By Rahim Lakhani, Editor Published Last reviewed

Quick answer: California has three viable 24-hour notary options. After-hours mobile notaries can be at your door in 1-3 hours and run $150-$350 between 8 PM and 6 AM. Remote online notarization (RON) works 24/7 with notaries on standby for $25-$75 per session. Hospital and jail bedside notaries run $150-$400 depending on facility access and urgency. Walk-in 24-hour notarization is rare in California — there is no nationwide chain that staffs notaries overnight.

Why True “24-Hour” Notarization Means Mobile or Online

California Government Code §8211 caps the per-signature notary fee at $15 statewide. That cap doesn’t change at 2 AM — but the travel and convenience fee a mobile notary charges absolutely does. Late-night, overnight, and holiday work in California typically runs 2-3x standard daytime mobile pricing because the available pool of notaries shrinks dramatically after business hours.

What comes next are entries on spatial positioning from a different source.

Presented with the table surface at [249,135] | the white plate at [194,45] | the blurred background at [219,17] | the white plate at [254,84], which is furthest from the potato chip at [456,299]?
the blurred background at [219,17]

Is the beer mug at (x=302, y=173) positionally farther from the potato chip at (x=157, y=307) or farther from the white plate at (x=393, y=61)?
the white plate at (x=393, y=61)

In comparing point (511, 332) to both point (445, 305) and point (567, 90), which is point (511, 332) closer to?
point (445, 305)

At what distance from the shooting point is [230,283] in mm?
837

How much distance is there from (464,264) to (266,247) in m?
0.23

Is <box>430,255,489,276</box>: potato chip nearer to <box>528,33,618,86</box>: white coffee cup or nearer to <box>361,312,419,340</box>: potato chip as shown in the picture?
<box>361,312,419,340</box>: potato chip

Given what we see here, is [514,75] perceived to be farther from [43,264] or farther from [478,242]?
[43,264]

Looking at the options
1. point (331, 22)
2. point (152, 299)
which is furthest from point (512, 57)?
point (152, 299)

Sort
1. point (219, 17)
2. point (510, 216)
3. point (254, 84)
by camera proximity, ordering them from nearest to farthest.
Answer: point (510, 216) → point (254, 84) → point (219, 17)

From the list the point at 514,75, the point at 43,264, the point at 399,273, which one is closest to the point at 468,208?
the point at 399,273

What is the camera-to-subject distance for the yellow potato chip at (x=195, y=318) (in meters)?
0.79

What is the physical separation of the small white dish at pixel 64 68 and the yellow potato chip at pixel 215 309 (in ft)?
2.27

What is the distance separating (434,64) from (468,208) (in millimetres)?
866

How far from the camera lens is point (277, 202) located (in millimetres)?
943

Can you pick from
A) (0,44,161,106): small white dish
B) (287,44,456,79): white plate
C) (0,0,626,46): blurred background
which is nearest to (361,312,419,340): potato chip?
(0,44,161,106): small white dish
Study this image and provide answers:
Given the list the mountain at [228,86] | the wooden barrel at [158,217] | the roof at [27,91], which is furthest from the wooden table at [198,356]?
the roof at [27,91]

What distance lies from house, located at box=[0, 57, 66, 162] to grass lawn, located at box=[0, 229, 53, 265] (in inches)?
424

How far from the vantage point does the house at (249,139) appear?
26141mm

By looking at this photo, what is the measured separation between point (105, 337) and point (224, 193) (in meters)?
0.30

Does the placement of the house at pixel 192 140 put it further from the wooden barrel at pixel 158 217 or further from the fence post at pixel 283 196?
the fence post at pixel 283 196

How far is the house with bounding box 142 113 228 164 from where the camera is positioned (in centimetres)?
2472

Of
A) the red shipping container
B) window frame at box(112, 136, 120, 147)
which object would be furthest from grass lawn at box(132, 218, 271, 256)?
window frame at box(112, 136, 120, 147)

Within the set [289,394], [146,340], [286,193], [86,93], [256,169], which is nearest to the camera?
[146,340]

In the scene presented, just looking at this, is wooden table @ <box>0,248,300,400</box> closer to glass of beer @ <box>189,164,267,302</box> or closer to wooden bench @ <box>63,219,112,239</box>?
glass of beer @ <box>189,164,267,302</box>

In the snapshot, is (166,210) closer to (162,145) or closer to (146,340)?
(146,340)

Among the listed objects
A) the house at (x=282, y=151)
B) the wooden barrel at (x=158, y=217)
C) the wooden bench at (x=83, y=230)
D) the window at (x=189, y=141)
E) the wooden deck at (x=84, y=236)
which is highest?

If you need notarization right now and it’s after 6 PM, before 8 AM, or on a Sunday or holiday, your three real options are:

  1. After-hours mobile notary — physical visit, premium pricing
  2. Remote online notarization (RON) — video call, 24/7, lowest cost
  3. Bedside/facility notary — hospital, nursing home, jail, hospice

Every other “24/7 notary” you see advertised in California is one of these three with marketing wrapped around it.

Option 1: After-Hours Mobile Notary (1-3 Hours, $150-$350)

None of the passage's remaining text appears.